Lines of data
>> Begin
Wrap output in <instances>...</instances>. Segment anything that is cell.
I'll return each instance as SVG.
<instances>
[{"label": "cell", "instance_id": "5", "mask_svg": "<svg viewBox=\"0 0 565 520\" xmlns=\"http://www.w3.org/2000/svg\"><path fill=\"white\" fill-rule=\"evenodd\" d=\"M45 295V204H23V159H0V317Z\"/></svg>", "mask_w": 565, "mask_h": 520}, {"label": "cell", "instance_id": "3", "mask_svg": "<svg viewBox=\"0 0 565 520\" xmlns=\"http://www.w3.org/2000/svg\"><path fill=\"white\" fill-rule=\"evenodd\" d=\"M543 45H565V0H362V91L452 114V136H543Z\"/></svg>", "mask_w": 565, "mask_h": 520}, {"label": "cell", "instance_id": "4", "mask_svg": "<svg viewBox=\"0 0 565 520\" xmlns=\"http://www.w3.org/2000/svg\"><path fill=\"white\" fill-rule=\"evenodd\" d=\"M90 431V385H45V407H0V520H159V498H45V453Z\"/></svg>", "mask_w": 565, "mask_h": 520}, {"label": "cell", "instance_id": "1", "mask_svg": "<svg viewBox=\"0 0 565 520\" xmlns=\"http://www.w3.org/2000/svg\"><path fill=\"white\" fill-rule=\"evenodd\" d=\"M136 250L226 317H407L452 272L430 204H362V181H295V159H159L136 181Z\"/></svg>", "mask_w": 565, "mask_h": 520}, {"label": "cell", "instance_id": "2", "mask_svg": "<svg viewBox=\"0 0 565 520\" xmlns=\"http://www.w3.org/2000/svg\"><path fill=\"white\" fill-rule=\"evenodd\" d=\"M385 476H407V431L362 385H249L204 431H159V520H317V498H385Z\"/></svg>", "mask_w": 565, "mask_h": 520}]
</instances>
>> End
*DESCRIPTION OF THE TASK*
Write out every line of the data above without changing a single character.

*EXPECTED OUTPUT*
Wrap output in <instances>...</instances>. Segment anything that is cell.
I'll return each instance as SVG.
<instances>
[{"label": "cell", "instance_id": "5", "mask_svg": "<svg viewBox=\"0 0 565 520\" xmlns=\"http://www.w3.org/2000/svg\"><path fill=\"white\" fill-rule=\"evenodd\" d=\"M45 295V204H23V159H0V317Z\"/></svg>", "mask_w": 565, "mask_h": 520}, {"label": "cell", "instance_id": "3", "mask_svg": "<svg viewBox=\"0 0 565 520\" xmlns=\"http://www.w3.org/2000/svg\"><path fill=\"white\" fill-rule=\"evenodd\" d=\"M543 45H565V0H362V91L452 114V136H543Z\"/></svg>", "mask_w": 565, "mask_h": 520}, {"label": "cell", "instance_id": "4", "mask_svg": "<svg viewBox=\"0 0 565 520\" xmlns=\"http://www.w3.org/2000/svg\"><path fill=\"white\" fill-rule=\"evenodd\" d=\"M90 431V385H45V407H0V520H159V498H45V453Z\"/></svg>", "mask_w": 565, "mask_h": 520}, {"label": "cell", "instance_id": "1", "mask_svg": "<svg viewBox=\"0 0 565 520\" xmlns=\"http://www.w3.org/2000/svg\"><path fill=\"white\" fill-rule=\"evenodd\" d=\"M136 250L226 317H407L452 272L430 204H362V181H295V159H159L136 181Z\"/></svg>", "mask_w": 565, "mask_h": 520}, {"label": "cell", "instance_id": "2", "mask_svg": "<svg viewBox=\"0 0 565 520\" xmlns=\"http://www.w3.org/2000/svg\"><path fill=\"white\" fill-rule=\"evenodd\" d=\"M385 476H407V431L362 385H249L204 431H159V520H317V498H385Z\"/></svg>", "mask_w": 565, "mask_h": 520}]
</instances>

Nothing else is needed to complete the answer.